Magnetometer Measurements on large samples for magneto-plastic research.



Leo Escandon

Leo I. Escandon Jackson


Texas State University at San Marcos, Department of Physics, RFM 3228, 601 University Drive, San Marcos, TX78666.


Leonardo Escandon Jackson


Understanding the influence of stress and strain on the magnetic properties of thin films is important if one wants to apply magnetic films in devices such as recording heads, sensors, and actuators. Thin film magnetic properties can be determined by measuring the magnetic moment as a function of the magnetic field. A Vibrating Sample Magnetometer (VSM) measures the magnetic moment of a sample by vibrating it in between pickup coils where a field is applied by a water-cooled electromagnet; the voltage induced in the coils is proportional to the sample’s magnetization. To investigate the effect of stretching, the sample’s magnetic properties are measured before and after stretching the sample in an Instron materials tester.

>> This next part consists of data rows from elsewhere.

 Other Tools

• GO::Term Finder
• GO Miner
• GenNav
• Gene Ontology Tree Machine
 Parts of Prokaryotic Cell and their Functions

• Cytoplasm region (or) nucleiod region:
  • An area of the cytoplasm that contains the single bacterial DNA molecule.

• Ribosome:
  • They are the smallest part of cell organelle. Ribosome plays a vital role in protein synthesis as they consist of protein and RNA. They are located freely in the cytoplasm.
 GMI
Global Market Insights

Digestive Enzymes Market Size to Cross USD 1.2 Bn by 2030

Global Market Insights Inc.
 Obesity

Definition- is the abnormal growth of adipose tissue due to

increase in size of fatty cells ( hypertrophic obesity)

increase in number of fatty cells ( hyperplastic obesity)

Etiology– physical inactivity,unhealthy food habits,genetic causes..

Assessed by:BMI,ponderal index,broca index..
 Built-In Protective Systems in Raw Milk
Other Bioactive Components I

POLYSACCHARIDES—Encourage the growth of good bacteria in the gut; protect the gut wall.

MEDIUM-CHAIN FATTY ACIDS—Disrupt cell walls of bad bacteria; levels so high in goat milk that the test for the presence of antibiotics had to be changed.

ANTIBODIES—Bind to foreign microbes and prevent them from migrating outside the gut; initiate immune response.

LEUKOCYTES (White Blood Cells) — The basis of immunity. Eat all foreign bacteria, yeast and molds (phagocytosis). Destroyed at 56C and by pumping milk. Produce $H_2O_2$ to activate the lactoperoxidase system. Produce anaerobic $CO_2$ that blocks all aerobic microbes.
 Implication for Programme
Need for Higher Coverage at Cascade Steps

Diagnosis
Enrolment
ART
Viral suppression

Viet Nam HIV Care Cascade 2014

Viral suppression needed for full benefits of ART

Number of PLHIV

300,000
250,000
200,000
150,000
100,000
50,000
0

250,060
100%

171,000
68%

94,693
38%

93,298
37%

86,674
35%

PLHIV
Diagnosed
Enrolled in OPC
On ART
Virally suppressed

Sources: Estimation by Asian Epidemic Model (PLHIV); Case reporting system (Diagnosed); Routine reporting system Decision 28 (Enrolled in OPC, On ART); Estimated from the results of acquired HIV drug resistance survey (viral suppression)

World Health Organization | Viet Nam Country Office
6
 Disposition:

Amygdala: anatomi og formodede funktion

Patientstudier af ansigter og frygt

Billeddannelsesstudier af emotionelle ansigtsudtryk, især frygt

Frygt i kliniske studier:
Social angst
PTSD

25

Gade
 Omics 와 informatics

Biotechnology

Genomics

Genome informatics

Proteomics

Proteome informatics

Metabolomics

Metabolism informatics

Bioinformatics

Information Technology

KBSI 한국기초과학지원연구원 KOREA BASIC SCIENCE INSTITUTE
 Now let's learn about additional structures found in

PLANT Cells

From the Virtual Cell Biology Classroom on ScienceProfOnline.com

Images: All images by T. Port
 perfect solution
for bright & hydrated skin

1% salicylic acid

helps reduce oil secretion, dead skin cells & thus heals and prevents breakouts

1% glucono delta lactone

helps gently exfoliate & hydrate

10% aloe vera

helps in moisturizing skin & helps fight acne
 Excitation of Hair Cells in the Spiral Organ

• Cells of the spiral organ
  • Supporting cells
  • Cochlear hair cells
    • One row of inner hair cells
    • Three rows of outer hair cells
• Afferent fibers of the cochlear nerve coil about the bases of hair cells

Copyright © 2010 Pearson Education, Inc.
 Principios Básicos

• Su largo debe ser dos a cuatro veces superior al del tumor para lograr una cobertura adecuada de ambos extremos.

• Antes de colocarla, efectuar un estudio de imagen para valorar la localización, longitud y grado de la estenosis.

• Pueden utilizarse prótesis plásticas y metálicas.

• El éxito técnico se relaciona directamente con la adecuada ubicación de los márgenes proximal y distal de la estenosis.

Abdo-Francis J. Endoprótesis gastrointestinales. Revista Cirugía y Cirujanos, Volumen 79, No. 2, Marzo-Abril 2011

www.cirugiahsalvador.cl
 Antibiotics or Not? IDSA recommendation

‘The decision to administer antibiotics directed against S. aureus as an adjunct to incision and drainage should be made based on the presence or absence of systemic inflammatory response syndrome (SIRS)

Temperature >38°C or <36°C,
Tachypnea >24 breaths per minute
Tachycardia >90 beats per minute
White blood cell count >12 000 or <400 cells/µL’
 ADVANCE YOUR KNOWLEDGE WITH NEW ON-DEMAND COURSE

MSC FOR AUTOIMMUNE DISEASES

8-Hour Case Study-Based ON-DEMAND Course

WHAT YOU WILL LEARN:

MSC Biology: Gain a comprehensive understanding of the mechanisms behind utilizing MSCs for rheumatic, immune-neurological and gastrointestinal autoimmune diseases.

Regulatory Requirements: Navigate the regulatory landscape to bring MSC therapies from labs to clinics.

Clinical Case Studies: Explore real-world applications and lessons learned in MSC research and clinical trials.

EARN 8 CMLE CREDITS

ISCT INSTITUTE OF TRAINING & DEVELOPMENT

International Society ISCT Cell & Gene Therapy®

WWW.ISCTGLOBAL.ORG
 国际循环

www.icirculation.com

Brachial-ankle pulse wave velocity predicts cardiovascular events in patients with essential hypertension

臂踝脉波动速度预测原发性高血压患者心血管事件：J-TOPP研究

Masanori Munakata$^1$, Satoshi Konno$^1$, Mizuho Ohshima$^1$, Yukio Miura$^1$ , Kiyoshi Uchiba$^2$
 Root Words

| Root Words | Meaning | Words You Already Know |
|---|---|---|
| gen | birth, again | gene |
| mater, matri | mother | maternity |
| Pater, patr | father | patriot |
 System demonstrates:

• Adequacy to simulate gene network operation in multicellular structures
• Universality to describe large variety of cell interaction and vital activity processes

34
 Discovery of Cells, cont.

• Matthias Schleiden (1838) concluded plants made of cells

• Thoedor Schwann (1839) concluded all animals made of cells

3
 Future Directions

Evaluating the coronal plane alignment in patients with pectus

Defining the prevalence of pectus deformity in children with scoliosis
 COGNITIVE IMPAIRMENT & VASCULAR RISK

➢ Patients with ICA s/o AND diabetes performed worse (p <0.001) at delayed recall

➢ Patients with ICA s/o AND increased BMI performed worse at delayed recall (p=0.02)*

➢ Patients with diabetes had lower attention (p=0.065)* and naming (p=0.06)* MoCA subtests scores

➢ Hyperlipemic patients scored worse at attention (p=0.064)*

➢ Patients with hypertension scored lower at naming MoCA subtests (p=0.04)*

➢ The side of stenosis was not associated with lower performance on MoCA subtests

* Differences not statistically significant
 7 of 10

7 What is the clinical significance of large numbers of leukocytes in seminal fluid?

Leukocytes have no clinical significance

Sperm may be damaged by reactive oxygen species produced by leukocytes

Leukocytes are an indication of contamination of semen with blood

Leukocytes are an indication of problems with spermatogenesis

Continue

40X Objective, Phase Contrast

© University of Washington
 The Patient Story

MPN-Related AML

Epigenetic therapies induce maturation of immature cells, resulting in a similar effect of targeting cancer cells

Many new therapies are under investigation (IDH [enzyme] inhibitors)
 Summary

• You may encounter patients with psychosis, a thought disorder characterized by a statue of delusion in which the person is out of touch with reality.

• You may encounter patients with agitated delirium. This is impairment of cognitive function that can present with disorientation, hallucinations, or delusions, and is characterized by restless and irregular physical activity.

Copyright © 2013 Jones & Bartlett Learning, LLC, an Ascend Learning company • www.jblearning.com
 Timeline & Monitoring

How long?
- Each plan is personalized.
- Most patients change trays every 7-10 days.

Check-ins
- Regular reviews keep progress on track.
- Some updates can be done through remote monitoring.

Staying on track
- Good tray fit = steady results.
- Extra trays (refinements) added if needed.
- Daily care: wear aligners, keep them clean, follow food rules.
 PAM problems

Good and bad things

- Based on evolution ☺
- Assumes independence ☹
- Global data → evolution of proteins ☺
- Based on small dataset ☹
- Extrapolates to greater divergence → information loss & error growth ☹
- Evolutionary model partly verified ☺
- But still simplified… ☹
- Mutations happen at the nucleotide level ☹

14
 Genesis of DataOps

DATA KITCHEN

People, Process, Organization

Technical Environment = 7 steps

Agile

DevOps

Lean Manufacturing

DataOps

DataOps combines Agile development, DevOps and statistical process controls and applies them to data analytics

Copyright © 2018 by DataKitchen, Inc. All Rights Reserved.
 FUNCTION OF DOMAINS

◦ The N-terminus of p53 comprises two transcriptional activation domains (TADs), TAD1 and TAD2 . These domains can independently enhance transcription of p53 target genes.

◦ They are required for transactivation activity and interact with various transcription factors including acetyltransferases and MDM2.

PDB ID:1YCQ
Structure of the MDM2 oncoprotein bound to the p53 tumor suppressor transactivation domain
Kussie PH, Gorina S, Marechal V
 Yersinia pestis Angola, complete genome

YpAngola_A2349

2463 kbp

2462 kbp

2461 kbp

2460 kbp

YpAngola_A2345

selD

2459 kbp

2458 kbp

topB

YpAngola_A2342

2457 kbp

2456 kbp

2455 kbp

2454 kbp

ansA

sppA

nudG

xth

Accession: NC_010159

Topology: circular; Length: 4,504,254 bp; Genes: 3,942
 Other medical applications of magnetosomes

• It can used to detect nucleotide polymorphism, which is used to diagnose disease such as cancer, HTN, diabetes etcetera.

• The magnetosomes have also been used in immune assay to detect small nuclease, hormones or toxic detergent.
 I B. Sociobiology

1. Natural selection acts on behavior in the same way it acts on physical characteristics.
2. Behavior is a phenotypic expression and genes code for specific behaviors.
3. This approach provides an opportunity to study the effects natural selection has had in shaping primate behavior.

VSMs normally require small samples (1x1 cm2), but to stretch the sample in a materials tester the sample needs to be much larger (>5 cm). Large Nitinol substrates (2.5x7.5 cm2) were partially plated with a thin layer of Fe-Si (3%) by sputtering through a deposition mask. To handle such large samples in the VSM, a special sample holder was constructed consisting of a cut microscope slide and a clip rather than a screw connection. This approach allows the sample to be measured in the VSM before and after stretching it in the materials tester. The samples were mounted with rubber cement to the slide and the background of the new sample holder was smaller than 10-4 emu. Preliminary measurements show that reproducible hysteresis curves can be measured with the new sample holder.

Publications and Presentations:

[1] Leonardo I. Escandon Jackson, Yubo Cui, Wilhelmus Geerts, Magnetometer measurements on large samples for magneto-plastic research, Undergraduate Research Conference and Honors Thesis Forum, Texas State University April 24, 2015.